# MFA NYU- COLUMBIA- USC.. and more



## giulia (Apr 9, 2008)

Hello everybody!! i'm an italian student, i'll be done with university in a couple of months, studied literature/art/philosophy/history but at the same time discovered a real passion for filmmaking, not only writing as i knew but directing as well..i applied to nyu and columbia MFA but i didn't get in and i'm thinking of re-applying next year, but i wish someone could help me to find out which are the best schools in the US (not only NYC) and wheather they require a lot of experience in filmmaking, and anything else you know about them!!

THANX EVERYBODY!

Giulia


----------



## fumshisa (Aug 25, 2008)

It seems a few names keep popping up: (not necessarily in that order.)

1. USC
2. UCLA
3. Chapman
4. Columbia
5. NYU
6. AFI
7. NYFA


----------



## dharmagirl (Aug 25, 2008)

fumisha has a good list, except I would know NYFA off of it.  It is not an accredited university.  They offer certificate programs but not legitimate MFAs.


----------



## Ard23 (Aug 26, 2008)

While they lose some points for not being in LA or NY, I'd throw UT-Austin and FSU up there as good MFA programs as well.


----------



## Zumbi (Sep 17, 2008)

Hi all.

I was thinking to apply for NYFA, as they ofer a generous grant.

But, thinking more seriously, I'm deciding between UCLA, NYU and USC.

Does anybody know more about the posisitve and negative points about these schools.

And, what is this about the NYFA? I heard before that the school it's a "waste of time and money".


----------



## Jayimess (Sep 17, 2008)

NYFA is more of a trade school than anything else.  They'll take anyone with money and a pulse, for the most part, so the determination and talent of your classmates may be in question.

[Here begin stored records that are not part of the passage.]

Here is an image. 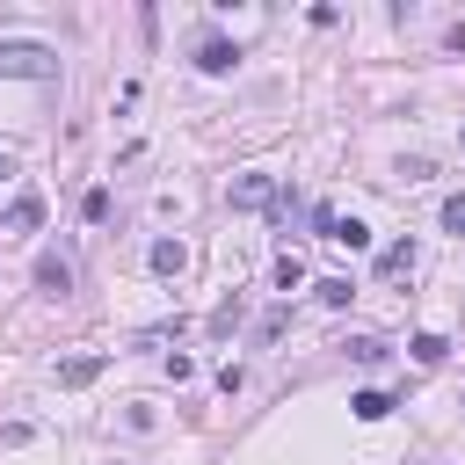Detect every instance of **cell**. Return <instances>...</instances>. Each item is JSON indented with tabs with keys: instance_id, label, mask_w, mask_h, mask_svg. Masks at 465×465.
Returning <instances> with one entry per match:
<instances>
[{
	"instance_id": "6da1fadb",
	"label": "cell",
	"mask_w": 465,
	"mask_h": 465,
	"mask_svg": "<svg viewBox=\"0 0 465 465\" xmlns=\"http://www.w3.org/2000/svg\"><path fill=\"white\" fill-rule=\"evenodd\" d=\"M0 73L7 80H58V51L29 36H0Z\"/></svg>"
},
{
	"instance_id": "7a4b0ae2",
	"label": "cell",
	"mask_w": 465,
	"mask_h": 465,
	"mask_svg": "<svg viewBox=\"0 0 465 465\" xmlns=\"http://www.w3.org/2000/svg\"><path fill=\"white\" fill-rule=\"evenodd\" d=\"M312 225H320V240H334V247H349V254H363V247H371V225H363V218H334L327 203L312 211Z\"/></svg>"
},
{
	"instance_id": "3957f363",
	"label": "cell",
	"mask_w": 465,
	"mask_h": 465,
	"mask_svg": "<svg viewBox=\"0 0 465 465\" xmlns=\"http://www.w3.org/2000/svg\"><path fill=\"white\" fill-rule=\"evenodd\" d=\"M225 196H232V211H269V203H276V174H254V167H247V174H232Z\"/></svg>"
},
{
	"instance_id": "277c9868",
	"label": "cell",
	"mask_w": 465,
	"mask_h": 465,
	"mask_svg": "<svg viewBox=\"0 0 465 465\" xmlns=\"http://www.w3.org/2000/svg\"><path fill=\"white\" fill-rule=\"evenodd\" d=\"M36 225H44V196L22 189V196L7 203V218H0V232H36Z\"/></svg>"
},
{
	"instance_id": "5b68a950",
	"label": "cell",
	"mask_w": 465,
	"mask_h": 465,
	"mask_svg": "<svg viewBox=\"0 0 465 465\" xmlns=\"http://www.w3.org/2000/svg\"><path fill=\"white\" fill-rule=\"evenodd\" d=\"M36 291H44V298H65V291H73V262H65V254H36Z\"/></svg>"
},
{
	"instance_id": "8992f818",
	"label": "cell",
	"mask_w": 465,
	"mask_h": 465,
	"mask_svg": "<svg viewBox=\"0 0 465 465\" xmlns=\"http://www.w3.org/2000/svg\"><path fill=\"white\" fill-rule=\"evenodd\" d=\"M196 65H203V73H232V65H240V44H225V36H203V44H196Z\"/></svg>"
},
{
	"instance_id": "52a82bcc",
	"label": "cell",
	"mask_w": 465,
	"mask_h": 465,
	"mask_svg": "<svg viewBox=\"0 0 465 465\" xmlns=\"http://www.w3.org/2000/svg\"><path fill=\"white\" fill-rule=\"evenodd\" d=\"M102 363H109V356H65V363H58V385H65V392H80V385H94V378H102Z\"/></svg>"
},
{
	"instance_id": "ba28073f",
	"label": "cell",
	"mask_w": 465,
	"mask_h": 465,
	"mask_svg": "<svg viewBox=\"0 0 465 465\" xmlns=\"http://www.w3.org/2000/svg\"><path fill=\"white\" fill-rule=\"evenodd\" d=\"M349 414H356V421H385V414H392V392H378V385H363V392L349 400Z\"/></svg>"
},
{
	"instance_id": "9c48e42d",
	"label": "cell",
	"mask_w": 465,
	"mask_h": 465,
	"mask_svg": "<svg viewBox=\"0 0 465 465\" xmlns=\"http://www.w3.org/2000/svg\"><path fill=\"white\" fill-rule=\"evenodd\" d=\"M182 262H189L182 240H153V269H160V276H182Z\"/></svg>"
},
{
	"instance_id": "30bf717a",
	"label": "cell",
	"mask_w": 465,
	"mask_h": 465,
	"mask_svg": "<svg viewBox=\"0 0 465 465\" xmlns=\"http://www.w3.org/2000/svg\"><path fill=\"white\" fill-rule=\"evenodd\" d=\"M414 269V240H392L385 254H378V276H407Z\"/></svg>"
},
{
	"instance_id": "8fae6325",
	"label": "cell",
	"mask_w": 465,
	"mask_h": 465,
	"mask_svg": "<svg viewBox=\"0 0 465 465\" xmlns=\"http://www.w3.org/2000/svg\"><path fill=\"white\" fill-rule=\"evenodd\" d=\"M341 349H349V363H385V356H392V349H385L378 334H349Z\"/></svg>"
},
{
	"instance_id": "7c38bea8",
	"label": "cell",
	"mask_w": 465,
	"mask_h": 465,
	"mask_svg": "<svg viewBox=\"0 0 465 465\" xmlns=\"http://www.w3.org/2000/svg\"><path fill=\"white\" fill-rule=\"evenodd\" d=\"M312 298H320V305H334V312H341V305H349V298H356V291H349V276H320V283H312Z\"/></svg>"
},
{
	"instance_id": "4fadbf2b",
	"label": "cell",
	"mask_w": 465,
	"mask_h": 465,
	"mask_svg": "<svg viewBox=\"0 0 465 465\" xmlns=\"http://www.w3.org/2000/svg\"><path fill=\"white\" fill-rule=\"evenodd\" d=\"M407 356H414V363H443V356H450V341H443V334H414V341H407Z\"/></svg>"
},
{
	"instance_id": "5bb4252c",
	"label": "cell",
	"mask_w": 465,
	"mask_h": 465,
	"mask_svg": "<svg viewBox=\"0 0 465 465\" xmlns=\"http://www.w3.org/2000/svg\"><path fill=\"white\" fill-rule=\"evenodd\" d=\"M109 211H116L109 189H87V196H80V218H87V225H109Z\"/></svg>"
},
{
	"instance_id": "9a60e30c",
	"label": "cell",
	"mask_w": 465,
	"mask_h": 465,
	"mask_svg": "<svg viewBox=\"0 0 465 465\" xmlns=\"http://www.w3.org/2000/svg\"><path fill=\"white\" fill-rule=\"evenodd\" d=\"M283 327H291V312H283V305H269V312H262V320H254V341H276V334H283Z\"/></svg>"
},
{
	"instance_id": "2e32d148",
	"label": "cell",
	"mask_w": 465,
	"mask_h": 465,
	"mask_svg": "<svg viewBox=\"0 0 465 465\" xmlns=\"http://www.w3.org/2000/svg\"><path fill=\"white\" fill-rule=\"evenodd\" d=\"M298 283H305V262L283 254V262H276V291H298Z\"/></svg>"
},
{
	"instance_id": "e0dca14e",
	"label": "cell",
	"mask_w": 465,
	"mask_h": 465,
	"mask_svg": "<svg viewBox=\"0 0 465 465\" xmlns=\"http://www.w3.org/2000/svg\"><path fill=\"white\" fill-rule=\"evenodd\" d=\"M232 327H240V298H225V305L211 312V334H232Z\"/></svg>"
},
{
	"instance_id": "ac0fdd59",
	"label": "cell",
	"mask_w": 465,
	"mask_h": 465,
	"mask_svg": "<svg viewBox=\"0 0 465 465\" xmlns=\"http://www.w3.org/2000/svg\"><path fill=\"white\" fill-rule=\"evenodd\" d=\"M443 232H458V240H465V196H443Z\"/></svg>"
},
{
	"instance_id": "d6986e66",
	"label": "cell",
	"mask_w": 465,
	"mask_h": 465,
	"mask_svg": "<svg viewBox=\"0 0 465 465\" xmlns=\"http://www.w3.org/2000/svg\"><path fill=\"white\" fill-rule=\"evenodd\" d=\"M7 174H15V160H7V153H0V182H7Z\"/></svg>"
}]
</instances>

However, like any program, it's what you make of it.  I'm certain good things can come from attending the program if one is determined that it be so.  

A simple search of this site will give you a wealth of information about the schools you speak of.  Use that as a jumping off point, then come on back and ask more specific questions.  The schools you are asking about are very different programs...


----------



## Zumbi (Sep 18, 2008)

Thank you Jayimess.

I know that the programs are very different.
Just asked because the NYFA was listed above.

Actually I'm a bit tired to read about NYFA. I believe i know a lot...
I'm looking for more information about UCLA and USC now. Would search for more informations on other topics.

Thank you.


----------